The $790 billion stimulus plan is nearing votes in the House and Senate. If all stays on the course, the package of spending programs and tax relief will soon become law with Obama's signature.
"It is time for Congress to act, and I hope they act in a bipartisan fashion," Mr. Obama said of the legislation, which drew little Republican support in the Senate and none in the House. "But no matter how they act, when they do, when they finally pass our plan, I believe it will be a major step forward on our path to economic recovery."
Caterpillar has announced more than 22,000 layoffs because of sliding demand. Mr. Obama said the company would rehire some of the workers when the economic bill becomes law and predicted other companies will have similar stories.
Shortly after Mr. Obama spoke, Caterpillar Chairman Jim Owens said his company probably will have to lay off more employees before it starts thinking about rehiring. Owens said that even if a stimulus plan passes immediately, it won't have an effect on the economy until late this year or early 2010.

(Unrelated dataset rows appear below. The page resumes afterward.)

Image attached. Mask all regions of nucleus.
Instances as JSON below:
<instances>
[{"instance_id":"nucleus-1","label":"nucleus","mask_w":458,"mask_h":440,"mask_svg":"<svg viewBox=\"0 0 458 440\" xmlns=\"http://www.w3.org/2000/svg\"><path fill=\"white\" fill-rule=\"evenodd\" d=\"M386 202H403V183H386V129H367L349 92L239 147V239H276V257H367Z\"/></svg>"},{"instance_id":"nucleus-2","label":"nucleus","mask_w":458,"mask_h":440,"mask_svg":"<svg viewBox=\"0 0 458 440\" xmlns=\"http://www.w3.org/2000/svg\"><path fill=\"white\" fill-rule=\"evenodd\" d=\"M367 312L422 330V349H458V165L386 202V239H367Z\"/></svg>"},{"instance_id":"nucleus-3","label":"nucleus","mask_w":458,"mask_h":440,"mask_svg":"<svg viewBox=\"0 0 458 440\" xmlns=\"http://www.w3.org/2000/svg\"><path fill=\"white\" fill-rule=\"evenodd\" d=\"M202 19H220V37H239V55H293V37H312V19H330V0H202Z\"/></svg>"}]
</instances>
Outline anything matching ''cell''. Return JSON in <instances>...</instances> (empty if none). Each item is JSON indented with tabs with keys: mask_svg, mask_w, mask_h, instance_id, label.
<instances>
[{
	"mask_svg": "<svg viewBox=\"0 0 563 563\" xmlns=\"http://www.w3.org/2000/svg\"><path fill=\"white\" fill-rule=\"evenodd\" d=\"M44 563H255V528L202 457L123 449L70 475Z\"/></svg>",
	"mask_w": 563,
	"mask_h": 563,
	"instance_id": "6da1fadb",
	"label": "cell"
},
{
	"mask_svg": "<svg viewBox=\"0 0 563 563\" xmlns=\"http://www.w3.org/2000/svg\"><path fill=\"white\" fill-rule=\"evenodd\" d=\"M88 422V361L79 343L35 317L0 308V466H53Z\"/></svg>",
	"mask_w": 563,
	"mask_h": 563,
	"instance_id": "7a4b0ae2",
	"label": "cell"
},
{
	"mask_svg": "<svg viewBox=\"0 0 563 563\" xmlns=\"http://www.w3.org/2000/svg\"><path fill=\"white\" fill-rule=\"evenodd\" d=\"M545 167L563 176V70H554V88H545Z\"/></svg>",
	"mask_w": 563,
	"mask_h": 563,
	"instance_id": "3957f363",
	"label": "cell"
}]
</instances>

Mr. Obama said his stimulus plan would unleash a wave of construction, innovation and job growth.
"It's about giving people a way to make a living, support their families and live out their dreams," he said. "Americans aren't looking for a handout. They just want to work."
In Washington, Republican Sen. Judd Gregg of New Hampshire abruptly withdrew his nomination to be Mr. Obama's commerce secretary. Gregg cited "irresolvable conflicts" with Mr. Obama's handling of the economic stimulus and the 2010 census.
CBS News chief White House correspondent Chip Reid reports that Mr. Obama told a local Peoria newspaper that Gregg's withdrawal came as "something of a surprise" - one that overshadowed the President's selling the stimulus package at the Caterpillar plant.